Advantageously, cold chain distribution systems allow perishable
goods to be effectively transported and distributed without damage
or other undesirable effects.
[0003] Refrigerated trucks and trailers are commonly used to
transport perishable goods in a cold chain distribution system. A
transport refrigeration system is mounted to the truck or to the
trailer in operative association with a cargo space defined within
the truck or trailer for maintaining a controlled temperature
environment within the cargo space.
[0004] Conventionally, transport refrigeration systems used in
connection with refrigerated trucks and refrigerated trailers
include a transport refrigeration unit having a refrigerant
compressor, a condenser with one or more associated condenser fans,
an expansion device, and an evaporator with one or more associated
evaporator fans, which are connected via appropriate refrigerant
lines in a closed refrigerant flow circuit. Air or an air/gas
mixture is drawn from the interior volume of the cargo space by
means of the evaporator fan(s) associated with the evaporator,
passed through the airside of the evaporator in heat exchange
relationship with refrigerant whereby the refrigerant absorbs heat
from the air, thereby cooling the air. The cooled air is then
supplied back to the cargo space. During operation, the cargo space
may be accessed frequently, which leads to temperature and moisture
variations in the cargo space.
SUMMARY
[0005] In one exemplary embodiment, a method of operating a
refrigeration system. The method includes operating a
multi-temperature refrigeration system that has a plurality of heat
absorption heat exchangers in a single temperature mode. A number
of the plurality of heat absorption heat exchangers are determined
that require defrosting a single heat absorption heat exchanger is
directed into a different operational state when the number of heat
absorption heat exchangers that require defrosting is equal to one.
E of the plurality of heat absorption heat exchangers is directed
into a defrost mode when the number of heat absorption heat
exchangers that requires defrosting is more than one.
[0006] In a further embodiment of the above, the plurality of heat
absorption heat exchangers includes at least three heat absorption
heat exchangers.
[0007] In a further embodiment of any of the above, the single heat
absorption heat exchanger requires defrosting.

## [Data entries]
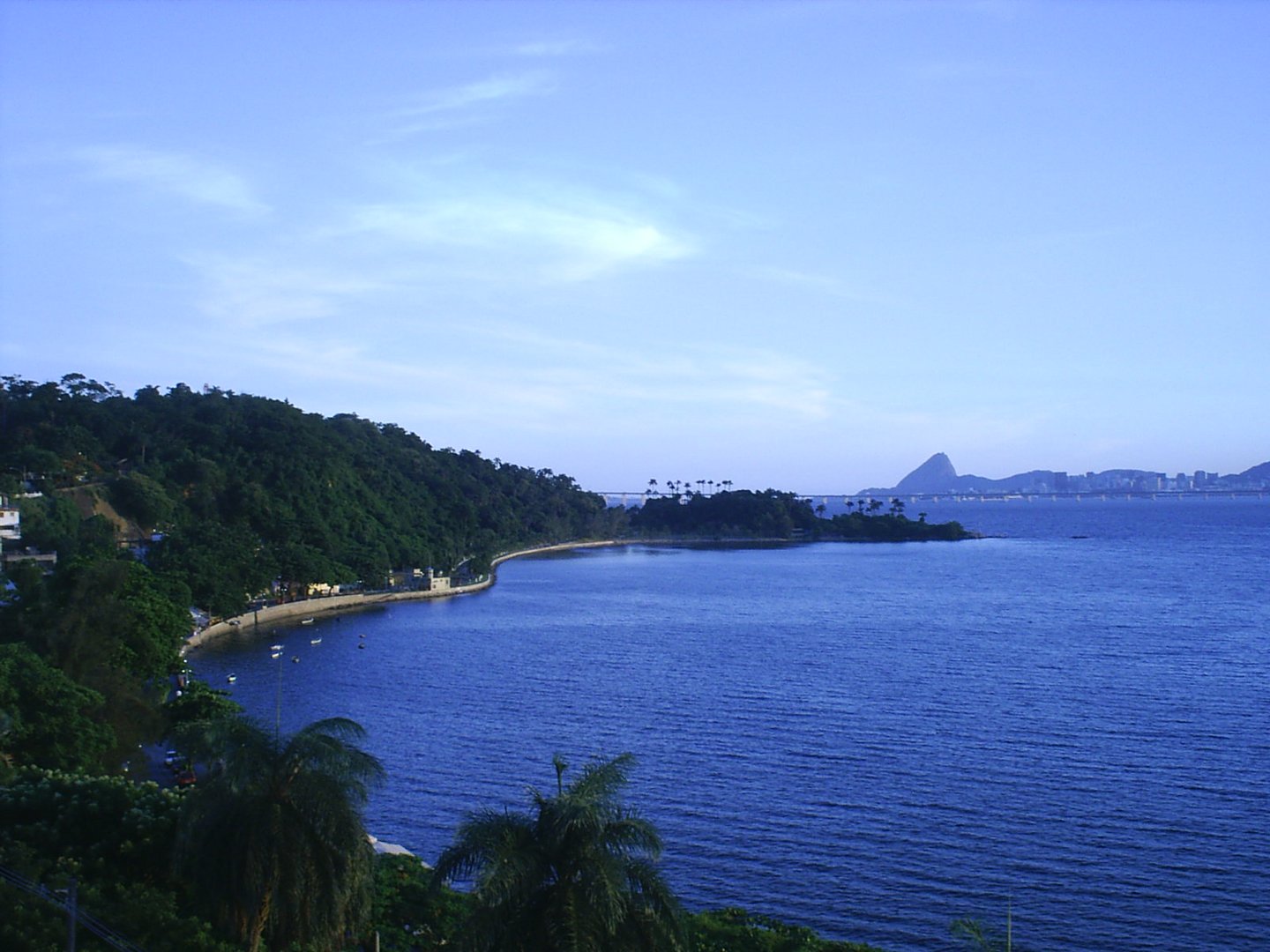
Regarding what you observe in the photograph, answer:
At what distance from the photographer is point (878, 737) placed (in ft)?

==

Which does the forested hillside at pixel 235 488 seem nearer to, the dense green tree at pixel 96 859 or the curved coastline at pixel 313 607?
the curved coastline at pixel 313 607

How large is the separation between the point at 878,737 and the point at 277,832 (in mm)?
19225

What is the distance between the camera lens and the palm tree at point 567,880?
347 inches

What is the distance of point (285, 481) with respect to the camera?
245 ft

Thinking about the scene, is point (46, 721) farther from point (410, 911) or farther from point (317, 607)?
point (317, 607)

## [Directions]
Carry the patent passage on transport refrigeration systems forward, beginning after its final sentence.

## [Response for this exercise]
[0008] In a further embodiment of any of the above, the
refrigeration system continues to operate in the single temperature
mode when the number of heat absorption heat exchangers that
require defrosting is equal to one.
[0009] In a further embodiment of any of the above, the single heat
absorption heat exchanger in the different operational state is
fluidly separated from a remainder of the multi-temperature
refrigeration system by closing an expansion device corresponding
to the single heat absorption heat exchanger.
[0010] In a further embodiment of any of the above, a fan
associated with the single heat absorption heat exchanger in the
different operation state is disengaged when the single heat
absorption heat exchanger is located in a frozen compartment.
[0011] In a further embodiment of any of the above, the different
operational state operates a fan adjacent the single heat
absorption heat exchanger when the single heat absorption heat
exchanger is located in a perishable compartment.
[0012] In a further embodiment of any of the above, It's determined
if a second heat absorption heat exchanger requires defrosting in
addition to the single heat absorption heat exchanger and directing
the refrigeration system into the defrost mode when the single heat
absorption heat exchanger and the second heat absorption heat
exchanger require defrosting.
[0013] In a further embodiment of any of the above, the
multi-temperature refrigeration system includes at least three heat
absorption heat exchangers.
[0014] In a further embodiment of any of the above, each of the
plurality of heat absorption heat exchangers is directed into a
defrost mode. Each of the plurality of heat absorption heat
exchangers is heated with a resistance heater.
[0015] In another exemplary embodiment, a controller for a
refrigeration system includes a processor and a memory including
computer-executable instructions that, when executed by the
processor, cause the processor to perform operations. The
operations include operating a multi-temperature refrigeration
system that has a plurality of heat absorption heat exchangers in a
single temperature mode. A number of the plurality of heat
absorption heat exchangers that require defrosting is determined. A
single heat absorption heat exchanger is directed into a different
operational state when the number of heat absorption heat
exchangers that require defrosting is equal to one. Each of the
plurality of heat absorption heat exchangers is directed into a
defrost mode when the number of heat absorption heat exchangers
that requires defrosting is.
[0016] In a further embodiment of any of the above, the plurality
of heat absorption heat exchangers includes at least three heat
absorption heat exchangers.
[0017] In a further embodiment of any of the above, the single heat
absorption heat exchanger requires defrosting.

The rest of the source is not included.